___ FRAGMENTO DE TEXTO

Viernes, 23 de Septiembre 2022, 09:16h

Tiempo de lectura: 9 min

Era tan guapo que todo se le perdonaba. Tenía unas facciones mitológicas, los ojos de un lapislázuli casi transparente, le bastaba vestir un esmoquin y podía sentarse a la mesa con presidentes, reyes y magnates, pero prefería ponerse unos vaqueros gastados, calzar unos mocasines sin calcetines y buscar la compañía de gente sencilla: mecánicos, obreros, incluso borrachos en la barra de un bar.

Sí, las confidencias de un bebedor eran para él mucho menos aburridas, mucho más humanas e interesantes que las de sus colegas actores. Vivió todo lo alejado de Hollywood que pudo. Paul Newman (1925-2008), el actor, el piloto de carreras, el hombre público, el empresario, el filántropo, el padre de seis hijos, el marido devoto que era el sueño de millones de mujeres, tuvo su ración de días nublados hasta el punto de que creyó que el destino se había ensañado con él y que le estaba haciendo pagar por todos los dones que le había prodigado. Nada es gratis.

______
___ LISTA DE ENTRADAS

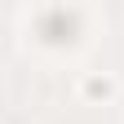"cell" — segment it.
I'll use <instances>...</instances> for the list:
<instances>
[{"instance_id":"cell-1","label":"cell","mask_w":124,"mask_h":124,"mask_svg":"<svg viewBox=\"0 0 124 124\" xmlns=\"http://www.w3.org/2000/svg\"><path fill=\"white\" fill-rule=\"evenodd\" d=\"M75 31H80V13L75 9H44L40 13V36L44 40L67 44V40H75Z\"/></svg>"}]
</instances>
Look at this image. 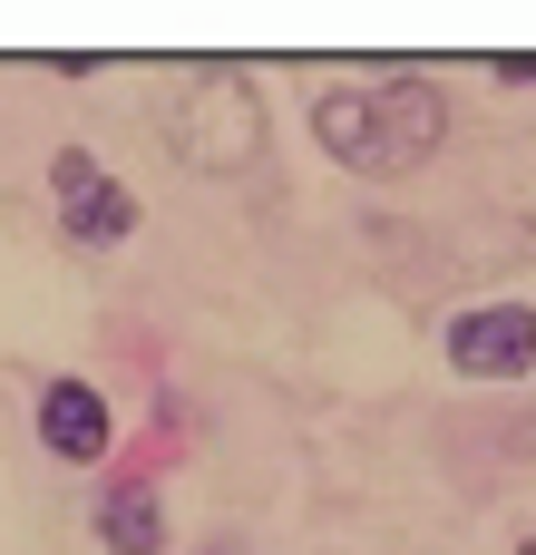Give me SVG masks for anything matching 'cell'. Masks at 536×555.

______

TAREA A ▸
Reescribe el fragmento sobre Paul Newman desde "Viernes, 23 de" hasta "barra de un bar.", cambiando "esmoquin" por "traje de gala".
TAREA B ▸
Responde según el fragmento sobre Paul Newman:
(i) ¿Qué tiempo de lectura se indica?
(ii) ¿Cuántos hijos tuvo Paul Newman?
(iii) ¿Entre qué años vivió?
Las entradas proceden de otra fuente distinta.

RESPUESTA A ▸
Viernes, 23 de Septiembre 2022, 09:16h

Tiempo de lectura: 9 min

Era tan guapo que todo se le perdonaba. Tenía unas facciones mitológicas, los ojos de un lapislázuli casi transparente, le bastaba vestir un traje de gala y podía sentarse a la mesa con presidentes, reyes y magnates, pero prefería ponerse unos vaqueros gastados, calzar unos mocasines sin calcetines y buscar la compañía de gente sencilla: mecánicos, obreros, incluso borrachos en la barra de un bar.

RESPUESTA B ▸
(i) 9 minutos.
(ii) Seis.
(iii) De 1925 a 2008.